While rereading a
blog entry about Mono Security Manager, I realised that I had never thought about the speed implications related to securit when calling into native code. Yes, I was disappointed by the time it took for the CLR to do a simple platform invoke round-trip (calling from the managed world into a native DLL and then returning back to managed), but I (incorrectly) presumed that this slowness was only caused by the function argument conversions. As I have just discovered, security also plays an important role here.

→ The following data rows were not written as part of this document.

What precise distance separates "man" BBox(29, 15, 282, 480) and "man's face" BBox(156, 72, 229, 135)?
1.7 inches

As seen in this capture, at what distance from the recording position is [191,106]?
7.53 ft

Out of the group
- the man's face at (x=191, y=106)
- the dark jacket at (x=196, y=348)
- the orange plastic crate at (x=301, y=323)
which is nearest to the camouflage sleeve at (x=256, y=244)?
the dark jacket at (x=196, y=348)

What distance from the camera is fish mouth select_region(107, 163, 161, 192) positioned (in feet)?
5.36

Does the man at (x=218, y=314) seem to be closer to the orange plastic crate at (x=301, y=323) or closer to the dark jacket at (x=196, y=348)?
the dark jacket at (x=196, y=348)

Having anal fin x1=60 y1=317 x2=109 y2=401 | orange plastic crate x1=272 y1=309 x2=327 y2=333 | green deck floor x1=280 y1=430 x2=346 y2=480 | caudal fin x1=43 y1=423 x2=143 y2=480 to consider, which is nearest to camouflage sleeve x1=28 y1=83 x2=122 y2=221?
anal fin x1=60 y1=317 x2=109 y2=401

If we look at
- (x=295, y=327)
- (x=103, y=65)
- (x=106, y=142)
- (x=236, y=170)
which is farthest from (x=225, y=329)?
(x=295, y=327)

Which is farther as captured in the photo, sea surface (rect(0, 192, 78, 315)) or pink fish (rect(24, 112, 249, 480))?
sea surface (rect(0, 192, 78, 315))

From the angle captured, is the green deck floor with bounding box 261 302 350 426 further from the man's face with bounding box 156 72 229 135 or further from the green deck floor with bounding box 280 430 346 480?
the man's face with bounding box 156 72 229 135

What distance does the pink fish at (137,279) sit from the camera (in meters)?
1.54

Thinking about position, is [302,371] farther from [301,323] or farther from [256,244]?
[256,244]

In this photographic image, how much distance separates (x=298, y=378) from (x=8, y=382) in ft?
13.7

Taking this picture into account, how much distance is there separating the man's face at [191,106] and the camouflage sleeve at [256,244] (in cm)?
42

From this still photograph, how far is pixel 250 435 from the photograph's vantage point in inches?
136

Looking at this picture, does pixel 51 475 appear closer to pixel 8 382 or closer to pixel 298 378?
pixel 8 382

When calling into native code through a function declared with the
[DllImport] attribute, the CLR security manager checks to see if the caller has the right to execute
UnmanagedCode by doing a stack walk. If this is done lots of times, then the overhead of the security check gets noticeable.
To remove the redundant checks, I have now decorated the assembly which manages graphics operations through native code (
AGG) with the
SecurityPermission attribute. This marks the whole assembly as being a potential user of unmanaged code. When the JIT sees calls into this assembly, it won't generate a stack walk to ensure the callers have the
UnmanagedCode right at every call. The JIT will do the check only once.
Here is the line I added to the
AssemblyInfo.cs file:
[assembly: SecurityPermission (SecurityAction.RequestMinimum, UnmanagedCode = true)]
I have not seen any significant speed increase, however. Calling into a no-op function using P/Invoke takes about 1100 CPU cycles without the above attribute and 1000 with it. The speedup is almost lost in the measurement noise.
Painting 100 glyphs in one P/invoke call takes about 2,750,000 cycles. So if I painted glyphs one after the other, I'd pay about 3% of the time for the P/Invoke overhead, with or without security walk.